The newest ministry at Monastery Immaculate Conception in Ferdinand – the distribution of altar bread, or communion hosts, to parishes in the Louisville area – is about as appropriate as could be for a religious community.

 

The previous distributor, the Carmelite Monastery in Louisville, certainly knew that when they went looking for someone to take over the business when they realized they could no longer keep up with it themselves. Sister Carol Curtis asked the Ferdinand Benedictines if they were interested, and Sister Barbara Lynn Schmitz, prioress, agreed, saying, “What we were really excited about is (that) this is something our senior sisters can do. It’s a real community-building venture for our sisters, and a real way they help in ministry.”

 

Since last October, around 10-14 senior Sisters of St. Benedict, including some from the Hildegard Health Center, have been sorting and packaging the communion hosts, which are sent out from the Monastery Gift Shop.

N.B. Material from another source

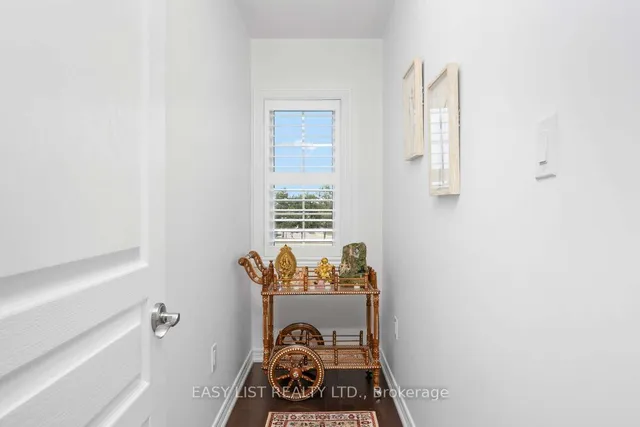 Additional image 17 of 20 Proud Crt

Sisters Mary Leah Baehl and Beata Mehling coordinate the sorting and packaging, while Angi Seffernick, co-director of Monastery Goods and Services, manages the business end.

                                     

For Sister Mary Leah, who recently returned to Ferdinand after ministering for the sisters’ monastery in Peru since 1977, it’s a perfect assignment. “I love it, I really do, because it brings me old memories when we sit around the table with the other sisters and we talk,” she says. “It’s fun. It isn’t work. It gives me something to do, and I feel like I’m helping somebody. I come here and I leave all my concerns behind. And it’s a family project, it’s not just mine or Sister Beata’s, it’s the community’s. That’s the reason I love it.”

 

Sister Beata points to the spiritual aspect of the ministry. “I think of all the people being able to receive Jesus, just because we’re providing it to them by sending hosts to their parishes. And I especially think of all the little children who are receiving Jesus at their first communion, and how we’re helping make that possible.

 

“I also feel that working with the hosts is enriching for us sisters, because we feel like we’re doing something worthwhile.”

 

Sister Mary Leah wants to create a prayer that the sisters can recite before they begin working on the altar bread. She wants to pray for the people who are going to receive communion, particularly for the ones not really prepared, and for those who are sick. “I want the sisters that are here to know that they’re working for a cause, and that it’s for the good of someone,” she says softly, passionately. “I don’t want us to just do it because it’s a job, but we’re doing it because someone is going to receive Jesus.”

Sisters Beata and Mary Leah were picked to coordinate the new ministry because they’ve managed other operations in their careers and have a gift for bringing other people on board and working with them. 

 

Sister Carol, who coordinated the distribution before it transferred to Ferdinand, traveled to the monastery to explain the operation to the sisters. “Working with the sisters those few days, it was a joy to see how ‘at home’ the altar bread work was among them,” she said. “They are quick learners, with good ideas on how to adapt it to their situation, such as getting gloves and hairnets from the kitchen to wear while handling hosts. We are grateful the work is being continued as a ministry and will help support a religious community.”